Antonia Amate

Un paseo por el jardín de mar

Se despertaron temprano, llegaron anoche a un hotel cercano al Parque natural de Cabo de Gata. Amanecía y desde su balcón se divisaba la montaña, adentrándose en el mar, coronada por una bruma matutina, que la volvía fantasmagórica. Los niños disfrutaron en la piscina como si estuvieran en un día de feria, así que la siesta fue larga y apoteósica. Cuando atardeció, había actividades lúdicas, y decidieron pasear por esas playas idílicas, que presentaban las agencias de viajes.

El sol comenzaba a declinar y el paseo era agradable, mojando sus pies en las cálidas y transparentes aguas que rompían de forma pausada e intermitente. Fijaron su vista en un pequeño banco de diminutos pececillos, que huían en cuanto los percibían cerca. La playa estaba casi desierta, y ello a pesar de estar en plena temporada turística. Kilómetros de arena y agua hasta donde se perdía la vista, sin una edificación, ni un chiringuito, justo lo que iban buscando. En su entorno, tierra adentro, solo arena y plantas quemadas por el sol, era la primera impresión que recibieron.

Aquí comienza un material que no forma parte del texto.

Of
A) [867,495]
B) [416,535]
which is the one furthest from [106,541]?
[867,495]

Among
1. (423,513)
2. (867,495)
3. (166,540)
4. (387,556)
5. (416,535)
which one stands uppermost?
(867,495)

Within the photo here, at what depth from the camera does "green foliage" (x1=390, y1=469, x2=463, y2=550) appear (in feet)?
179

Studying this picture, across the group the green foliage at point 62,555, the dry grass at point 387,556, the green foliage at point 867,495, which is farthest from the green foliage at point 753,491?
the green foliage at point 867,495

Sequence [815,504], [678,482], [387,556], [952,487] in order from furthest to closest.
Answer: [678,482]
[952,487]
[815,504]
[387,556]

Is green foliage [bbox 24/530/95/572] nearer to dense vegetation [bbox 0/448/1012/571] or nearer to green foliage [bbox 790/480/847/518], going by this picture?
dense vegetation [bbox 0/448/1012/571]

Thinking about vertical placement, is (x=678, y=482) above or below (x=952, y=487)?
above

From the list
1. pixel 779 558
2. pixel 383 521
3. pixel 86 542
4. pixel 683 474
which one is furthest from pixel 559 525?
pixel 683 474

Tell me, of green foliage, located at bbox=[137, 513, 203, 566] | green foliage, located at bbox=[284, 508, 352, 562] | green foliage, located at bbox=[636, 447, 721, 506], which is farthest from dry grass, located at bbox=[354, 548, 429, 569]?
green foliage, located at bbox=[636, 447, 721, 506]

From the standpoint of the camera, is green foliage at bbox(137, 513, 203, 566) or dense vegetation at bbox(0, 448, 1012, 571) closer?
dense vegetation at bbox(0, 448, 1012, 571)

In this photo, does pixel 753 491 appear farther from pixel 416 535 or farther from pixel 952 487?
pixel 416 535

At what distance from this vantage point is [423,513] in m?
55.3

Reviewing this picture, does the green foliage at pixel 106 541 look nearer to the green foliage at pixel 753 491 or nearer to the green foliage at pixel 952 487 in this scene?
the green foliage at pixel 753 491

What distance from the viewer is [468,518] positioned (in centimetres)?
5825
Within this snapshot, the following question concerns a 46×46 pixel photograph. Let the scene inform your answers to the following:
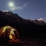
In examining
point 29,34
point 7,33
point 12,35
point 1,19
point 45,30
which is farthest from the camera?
point 1,19

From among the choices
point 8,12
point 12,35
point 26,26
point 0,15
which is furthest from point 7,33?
point 8,12

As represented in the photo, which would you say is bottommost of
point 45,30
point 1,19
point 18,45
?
point 18,45

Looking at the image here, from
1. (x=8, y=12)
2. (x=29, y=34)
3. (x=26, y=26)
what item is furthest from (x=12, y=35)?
(x=8, y=12)

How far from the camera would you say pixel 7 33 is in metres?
18.0

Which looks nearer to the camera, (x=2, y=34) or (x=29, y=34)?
(x=2, y=34)

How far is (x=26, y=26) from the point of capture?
3959 centimetres

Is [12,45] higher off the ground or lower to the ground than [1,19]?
lower

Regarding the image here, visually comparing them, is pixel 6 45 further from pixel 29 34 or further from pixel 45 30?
pixel 45 30

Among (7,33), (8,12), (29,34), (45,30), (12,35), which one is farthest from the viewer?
(8,12)

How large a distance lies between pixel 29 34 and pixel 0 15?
16500mm

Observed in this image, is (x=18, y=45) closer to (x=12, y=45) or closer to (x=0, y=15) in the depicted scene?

Pronto les sorprendió la belleza de los agaves, con sus pitones enhiestos y sus flores en manojos, como nidos sostenidos, con delicadeza inaudita, en las puntas de sus ramas. Fijando mejor su vista, descubrieron pronto que el paisaje ondulado lo formaban pequeñas dunas, detenidas en el tiempo, coronadas por plantas, que las cubrían con un manto de recogimiento, y en cuyas ramitas se abrazaban pequeños caracoles blanqueados por el sol inclemente que los abrasaba. De vez en cuando una lagartija, cruzando de una duna a otra, quizá asustada por el ruido de sus pies descalzos al acercarse, o más bien, buscando algún insecto desprevenido que echarse a la boca.

Todo lo que veían les sobrecogía, era justo lo que habían buscado durante meses. Poco a poco el sol, cada vez más cerca de su ocaso, iba tiñendo de rosas violáceos, el cielo y las montañas que se acercaban, conforme avanzaban. Distinguieron, apenas unos metros más adelante, una pequeña laguna de aguas estancadas, flanqueada de "tarays" y cañaverales, tan altos como pinos y tan densos, que parecían un bosque diminuto.

En su centro, flamencos rosados y pequeñas garzas, paseaban ajenos a cuanto ocurría a su alrededor. A sus pies, como por encanto, desapareció la arena y, en su lugar, cubría el suelo una alfombra cuajada de flores blancas, cuyo suave perfume les llegaba a través del aire marino, que se había levantado con la puesta de sol, al fondo un unicornio los observaba, cada cual más asombrado de haberse conocido. Sonó el móvil: "Si, en Almería… ya nos dijisteis... viento horrible… todo seco… mejor iros a una playa de moda…". Colgó, se miraron cómplices y a carjadas dijeron: ¡este jardín no se pisa!